Таким в 1425 году его увидел Жиль де Рэ. Барон решил помочь Карлу. Он дал ему денег, стал оплачивать турниры и балы, а также обеспечил всем необходимым французскую армию. А через три года в Шинонском замке появилась 17-летняя пастушка Жанна д’Арк.

До короля уже давно доходили слухи, что девушка объявляет себя Святой Девой, призванной спасти Францию от врагов, и творит чудеса. Карл, по наущению своих советников, решил ее испытать. Он спрятался за спинами придворных, а его место занял один из пажей. Однако девушка сразу поняла, кто есть истинный король. Жанна заверила короля, что поможет вернуть ему трон, и просила дать ей армию, чтобы освободить оккупированный англичанами Орлеан.

Дофин поверил Деве и поручил ее охрану Жилю де Рэ. С первых дней появления Девы в Шиноне, барон внимательно наблюдал за ней. Ее рассказы о видениях и общениях с ангелами заинтересовали его. С ранней юности Жиля тянуло ко всему загадочному и непознанному, а в Жанне он увидел живое воплощение чуда. Он поверил в ее миссию, вооружил на собственные деньги целое войско и вскоре стал ее ближайшим другом и соратником.

После освобождения Орлеана и Реймса Карл был торжественно коронован в Реймсском соборе. Во время церемонии Жанна держала над ним знамя. А Жилю де Рэ был пожалован титул маршала Франции. Однако не прошло и года после победы под Орлеаном, как в одной из стычек возле Парижа союзники англичан, бургундцы, захватили Жанну д’Арк в плен. Карл VII мог выкупить Деву, но не проявил ни малейшего интереса к ее судьбе. Зато англичане не пожалели денег и перекупили пленницу у бургундцев. Жиль собрал войско и пытался выручить Жанну, но опоздал. Дева попала в руки врагов. Ее отвезли в Руан, где вскоре по обвинению в колдовстве сожгли на костре.

_Задание 1_: Какой титул был пожалован Жилю де Рэ, если верить приведённому отрывку?
Отрывок никак не связан со списком.

_Данные набора_:
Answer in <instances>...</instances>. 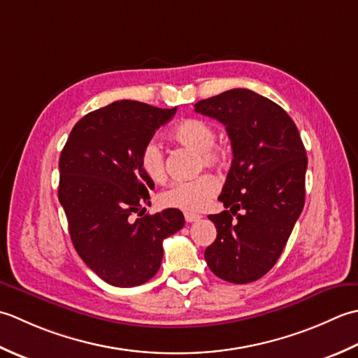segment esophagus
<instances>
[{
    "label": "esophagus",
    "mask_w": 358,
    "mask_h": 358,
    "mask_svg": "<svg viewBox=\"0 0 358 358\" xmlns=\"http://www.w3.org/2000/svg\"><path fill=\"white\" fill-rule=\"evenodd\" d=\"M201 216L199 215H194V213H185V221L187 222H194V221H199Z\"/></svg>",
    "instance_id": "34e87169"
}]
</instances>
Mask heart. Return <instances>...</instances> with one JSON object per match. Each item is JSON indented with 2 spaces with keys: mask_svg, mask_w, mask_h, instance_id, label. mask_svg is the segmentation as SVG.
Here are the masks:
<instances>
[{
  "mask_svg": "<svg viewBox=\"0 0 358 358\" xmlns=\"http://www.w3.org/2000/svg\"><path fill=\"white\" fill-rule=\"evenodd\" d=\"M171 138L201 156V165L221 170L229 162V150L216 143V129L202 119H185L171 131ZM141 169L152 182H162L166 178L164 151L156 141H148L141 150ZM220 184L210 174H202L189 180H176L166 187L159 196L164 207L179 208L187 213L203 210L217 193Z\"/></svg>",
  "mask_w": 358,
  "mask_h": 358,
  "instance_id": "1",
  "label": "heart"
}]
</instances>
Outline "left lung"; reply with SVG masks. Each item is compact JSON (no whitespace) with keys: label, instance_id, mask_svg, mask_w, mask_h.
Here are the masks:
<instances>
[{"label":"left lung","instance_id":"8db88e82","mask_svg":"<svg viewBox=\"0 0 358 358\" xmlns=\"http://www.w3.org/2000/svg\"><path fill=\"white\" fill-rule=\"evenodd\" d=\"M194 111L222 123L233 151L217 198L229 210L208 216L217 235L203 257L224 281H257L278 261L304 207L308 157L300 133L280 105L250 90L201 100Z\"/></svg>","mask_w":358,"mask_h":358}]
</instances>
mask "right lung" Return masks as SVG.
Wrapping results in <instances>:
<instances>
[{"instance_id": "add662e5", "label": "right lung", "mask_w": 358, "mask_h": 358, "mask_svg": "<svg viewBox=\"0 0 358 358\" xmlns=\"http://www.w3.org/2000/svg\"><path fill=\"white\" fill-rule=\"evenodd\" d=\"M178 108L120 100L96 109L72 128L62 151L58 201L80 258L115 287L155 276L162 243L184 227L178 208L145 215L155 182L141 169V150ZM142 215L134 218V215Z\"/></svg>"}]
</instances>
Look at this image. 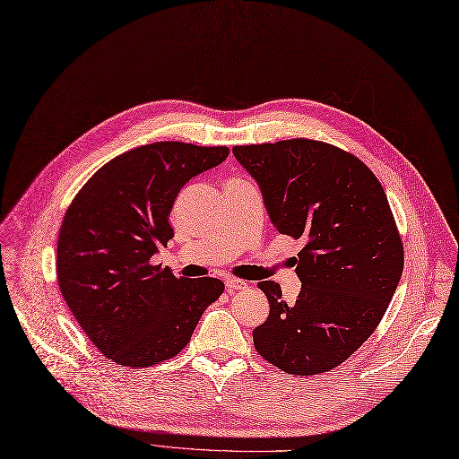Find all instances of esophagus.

_Задание 2_: Соберите из списка все строки, где встречается слово «Return». Регистр букв учитывается.

_Правильный ответ 1_: Титул маршала Франции.

_Правильный ответ 2_:
Mask heart. Return <instances>...</instances> with one JSON object per match. Each item is JSON indented with 2 spaces with keys: mask_svg, mask_w, mask_h, instance_id, label. mask_svg is the segmentation as SVG.
mask "right lung" Return masks as SVG.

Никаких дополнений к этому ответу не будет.